• [DATASET ENTRIES]:
* begin *

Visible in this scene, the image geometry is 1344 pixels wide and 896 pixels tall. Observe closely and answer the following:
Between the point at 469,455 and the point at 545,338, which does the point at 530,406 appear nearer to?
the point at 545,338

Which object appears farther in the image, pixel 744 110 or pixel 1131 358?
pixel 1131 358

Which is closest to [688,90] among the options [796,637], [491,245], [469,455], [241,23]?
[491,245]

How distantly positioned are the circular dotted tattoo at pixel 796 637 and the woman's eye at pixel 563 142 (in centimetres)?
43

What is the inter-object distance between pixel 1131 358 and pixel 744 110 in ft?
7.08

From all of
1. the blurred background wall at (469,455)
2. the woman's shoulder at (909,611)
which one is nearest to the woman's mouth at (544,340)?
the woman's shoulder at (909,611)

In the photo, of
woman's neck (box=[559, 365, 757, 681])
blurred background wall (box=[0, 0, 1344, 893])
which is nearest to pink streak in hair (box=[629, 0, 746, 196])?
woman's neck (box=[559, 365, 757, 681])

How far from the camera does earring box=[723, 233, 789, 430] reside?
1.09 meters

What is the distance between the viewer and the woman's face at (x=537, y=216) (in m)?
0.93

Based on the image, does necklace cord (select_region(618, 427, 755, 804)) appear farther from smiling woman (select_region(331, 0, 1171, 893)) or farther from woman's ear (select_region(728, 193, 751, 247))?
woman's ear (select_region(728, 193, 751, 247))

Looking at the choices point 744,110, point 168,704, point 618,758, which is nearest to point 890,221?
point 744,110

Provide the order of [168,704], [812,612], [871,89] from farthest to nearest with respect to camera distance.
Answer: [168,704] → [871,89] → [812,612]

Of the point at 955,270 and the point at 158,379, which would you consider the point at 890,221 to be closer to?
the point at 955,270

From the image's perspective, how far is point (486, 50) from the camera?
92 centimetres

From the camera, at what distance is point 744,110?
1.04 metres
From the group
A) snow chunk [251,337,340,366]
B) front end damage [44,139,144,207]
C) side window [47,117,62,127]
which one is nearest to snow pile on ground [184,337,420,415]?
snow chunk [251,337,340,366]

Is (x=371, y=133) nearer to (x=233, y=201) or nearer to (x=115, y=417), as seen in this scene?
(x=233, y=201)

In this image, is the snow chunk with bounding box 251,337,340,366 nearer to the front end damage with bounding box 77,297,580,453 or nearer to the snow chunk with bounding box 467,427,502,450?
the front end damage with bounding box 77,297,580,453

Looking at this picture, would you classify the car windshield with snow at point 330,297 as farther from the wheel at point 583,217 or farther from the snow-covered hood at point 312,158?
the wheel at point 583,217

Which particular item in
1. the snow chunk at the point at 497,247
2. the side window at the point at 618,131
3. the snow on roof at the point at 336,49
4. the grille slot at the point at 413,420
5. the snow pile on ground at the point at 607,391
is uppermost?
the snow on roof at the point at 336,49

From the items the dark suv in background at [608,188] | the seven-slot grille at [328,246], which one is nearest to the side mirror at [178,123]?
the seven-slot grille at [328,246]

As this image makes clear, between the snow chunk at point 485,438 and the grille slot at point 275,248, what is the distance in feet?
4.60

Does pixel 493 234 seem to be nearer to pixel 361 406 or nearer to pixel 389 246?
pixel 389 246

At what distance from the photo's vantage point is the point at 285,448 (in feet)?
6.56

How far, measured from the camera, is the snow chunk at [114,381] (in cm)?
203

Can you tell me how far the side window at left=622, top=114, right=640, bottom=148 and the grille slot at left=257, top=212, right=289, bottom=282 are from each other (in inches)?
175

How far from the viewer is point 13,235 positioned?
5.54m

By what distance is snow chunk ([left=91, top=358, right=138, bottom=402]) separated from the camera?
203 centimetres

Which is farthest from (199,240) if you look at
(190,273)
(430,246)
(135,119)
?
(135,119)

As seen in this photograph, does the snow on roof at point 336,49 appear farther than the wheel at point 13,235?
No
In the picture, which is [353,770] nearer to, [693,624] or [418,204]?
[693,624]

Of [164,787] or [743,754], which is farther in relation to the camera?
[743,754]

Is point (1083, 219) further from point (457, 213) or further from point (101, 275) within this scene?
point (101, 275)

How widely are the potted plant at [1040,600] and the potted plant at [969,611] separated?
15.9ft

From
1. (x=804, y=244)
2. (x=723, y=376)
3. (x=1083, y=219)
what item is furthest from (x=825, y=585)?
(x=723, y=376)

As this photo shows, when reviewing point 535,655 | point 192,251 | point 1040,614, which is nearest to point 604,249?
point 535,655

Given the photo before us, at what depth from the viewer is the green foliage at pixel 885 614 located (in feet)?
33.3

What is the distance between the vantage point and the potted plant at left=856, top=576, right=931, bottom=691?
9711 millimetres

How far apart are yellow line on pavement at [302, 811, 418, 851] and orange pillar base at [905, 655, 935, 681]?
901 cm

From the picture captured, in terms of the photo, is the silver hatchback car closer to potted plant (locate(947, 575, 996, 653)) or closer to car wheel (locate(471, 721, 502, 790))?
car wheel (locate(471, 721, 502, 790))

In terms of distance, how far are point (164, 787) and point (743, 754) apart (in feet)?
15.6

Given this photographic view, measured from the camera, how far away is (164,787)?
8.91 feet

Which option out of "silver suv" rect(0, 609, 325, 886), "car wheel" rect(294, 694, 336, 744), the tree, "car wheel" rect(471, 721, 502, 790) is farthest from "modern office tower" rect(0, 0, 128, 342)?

* end *

• [YOUR TASK]:
Write out every entry again exactly, please, with nothing missing.

• [EXERCISE OUTPUT]:
Visible in this scene, the image geometry is 1344 pixels wide and 896 pixels tall. Observe closely and answer the following:
Between the point at 469,455 and the point at 545,338, which does the point at 530,406 appear nearer to?
the point at 545,338

Which object appears farther in the image, pixel 744 110 or pixel 1131 358?
pixel 1131 358

Which is closest to [688,90] among the options [796,637], [491,245], [469,455], [241,23]?
[491,245]

How distantly positioned are the circular dotted tattoo at pixel 796 637 and the woman's eye at pixel 563 142 (in centimetres)?
43

What is the inter-object distance between pixel 1131 358 and pixel 744 110 in ft?
7.08

From all of
1. the blurred background wall at (469,455)
2. the woman's shoulder at (909,611)
which one is nearest to the woman's mouth at (544,340)?
the woman's shoulder at (909,611)

In the photo, of
woman's neck (box=[559, 365, 757, 681])
blurred background wall (box=[0, 0, 1344, 893])
which is nearest to pink streak in hair (box=[629, 0, 746, 196])?
woman's neck (box=[559, 365, 757, 681])

How far from the camera does earring box=[723, 233, 789, 430] reside?
1.09 meters

What is the distance between the viewer and the woman's face at (x=537, y=216) (in m)?
0.93

Based on the image, does necklace cord (select_region(618, 427, 755, 804)) appear farther from smiling woman (select_region(331, 0, 1171, 893)) or farther from woman's ear (select_region(728, 193, 751, 247))?
woman's ear (select_region(728, 193, 751, 247))

Looking at the choices point 744,110, point 168,704, point 618,758, which is nearest to point 890,221?
point 744,110

Provide the order of [168,704], [812,612], [871,89] from farthest to nearest with respect to camera distance.
Answer: [168,704] → [871,89] → [812,612]

Of the point at 955,270 and the point at 158,379, which would you consider the point at 890,221 to be closer to?
the point at 955,270

From the image's perspective, how far is point (486, 50) from the camera?
92 centimetres

From the camera, at what distance is point 744,110?
1.04 metres
From the group
A) snow chunk [251,337,340,366]
B) front end damage [44,139,144,207]
C) side window [47,117,62,127]
which one is nearest to snow pile on ground [184,337,420,415]?
snow chunk [251,337,340,366]

Is (x=371, y=133) nearer to (x=233, y=201) or nearer to (x=115, y=417), as seen in this scene?
(x=233, y=201)

In this image, is the snow chunk with bounding box 251,337,340,366 nearer to the front end damage with bounding box 77,297,580,453 or nearer to the snow chunk with bounding box 467,427,502,450?
the front end damage with bounding box 77,297,580,453

Looking at this picture, would you classify the car windshield with snow at point 330,297 as farther from the wheel at point 583,217 or farther from the snow-covered hood at point 312,158?
the wheel at point 583,217

Which particular item in
1. the snow chunk at the point at 497,247
2. the side window at the point at 618,131
3. the snow on roof at the point at 336,49
4. the grille slot at the point at 413,420
5. the snow pile on ground at the point at 607,391
is uppermost?
the snow on roof at the point at 336,49

From the items the dark suv in background at [608,188] | the seven-slot grille at [328,246], which one is nearest to the side mirror at [178,123]?
the seven-slot grille at [328,246]

As this image makes clear, between the snow chunk at point 485,438 and the grille slot at point 275,248, what is the distance in feet?
4.60

Does pixel 493 234 seem to be nearer to pixel 361 406 or nearer to pixel 389 246?
pixel 389 246

At what distance from the photo's vantage point is the point at 285,448 (in feet)?
6.56

How far, measured from the camera, is the snow chunk at [114,381] (in cm)?
203

Can you tell me how far the side window at left=622, top=114, right=640, bottom=148 and the grille slot at left=257, top=212, right=289, bottom=282 are from each other (in inches)?
175

How far from the viewer is point 13,235 positioned?
5.54m

By what distance is snow chunk ([left=91, top=358, right=138, bottom=402]) separated from the camera?
203 centimetres

Which is farthest from (199,240) if you look at
(190,273)
(430,246)
(135,119)
?
(135,119)

As seen in this photograph, does the snow on roof at point 336,49 appear farther than the wheel at point 13,235?
No
In the picture, which is [353,770] nearer to, [693,624] or [418,204]?
[693,624]

Of [164,787] or [743,754], which is farther in relation to the camera?
[743,754]

Is point (1083, 219) further from point (457, 213) or further from point (101, 275) within this scene?
point (101, 275)

How widely are the potted plant at [1040,600] and the potted plant at [969,611] separated?
15.9ft

From
1. (x=804, y=244)
2. (x=723, y=376)
3. (x=1083, y=219)
what item is furthest from (x=825, y=585)?
(x=723, y=376)

As this photo shows, when reviewing point 535,655 | point 192,251 | point 1040,614, which is nearest to point 604,249?
point 535,655

Given the photo before us, at what depth from the viewer is the green foliage at pixel 885 614 located (in feet)?
33.3

What is the distance between the vantage point and the potted plant at left=856, top=576, right=931, bottom=691?
9711 millimetres

How far apart are yellow line on pavement at [302, 811, 418, 851] and orange pillar base at [905, 655, 935, 681]?
901 cm

From the picture captured, in terms of the photo, is the silver hatchback car closer to potted plant (locate(947, 575, 996, 653)) or closer to car wheel (locate(471, 721, 502, 790))?
car wheel (locate(471, 721, 502, 790))

In terms of distance, how far are point (164, 787) and point (743, 754) apart (in feet)?
15.6

Given this photographic view, measured from the camera, how far away is (164,787)?
8.91 feet

Which option out of "silver suv" rect(0, 609, 325, 886), "car wheel" rect(294, 694, 336, 744), the tree, "car wheel" rect(471, 721, 502, 790) is farthest from "modern office tower" rect(0, 0, 128, 342)?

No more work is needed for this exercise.